Persad-Bissessar said representatives of the IPI met with Attorney General Anand Ramlogan and as a result the Government intended "to review our defamation laws to bring them in line with international best practice." She did not elaborate. President of the Association of Caribbean Media Workers, Wesley Gibbings in his initial comment on the development told the T&T Guardian: "I think this is a very positive move." He said T&T can be the regional leader on that issue.
"The real test would be to see where this will now reside on the parliamentary agenda." He said similar signals have come from two Caricom states-Barbados and Jamaica-without any decisive outcomes. The IPI has been seeking a review of laws governing criminal defamation among member nations.
Meanwhile, Persad-Bissessar said it was the responsibility of the Government "to ensure the exercise of one's freedom at no time represents an impingement of another's freedom." During her brief address on Tuesday night, Persad-Bissessar stressed the need for journalists always to strive to be responsible in the execution of their duties.

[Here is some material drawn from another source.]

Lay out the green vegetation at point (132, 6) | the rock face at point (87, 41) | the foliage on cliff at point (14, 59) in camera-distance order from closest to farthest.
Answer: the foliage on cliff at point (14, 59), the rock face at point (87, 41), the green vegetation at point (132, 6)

President of the Publishers and Broadcasters Association Kiran Maharaj said the Legal Affairs Ministry will collaborate with TTPBA to host a series of sessions focusing on the media and the law. At the end of the formal part of the event, a government official told local journalists they had to leave the media event to receive a boxed dinner, while the regional and international media feasted in the ballroom. The local journalists ignored the suggestion and remained in the main area, where they engaged in conversations with their overseas colleagues.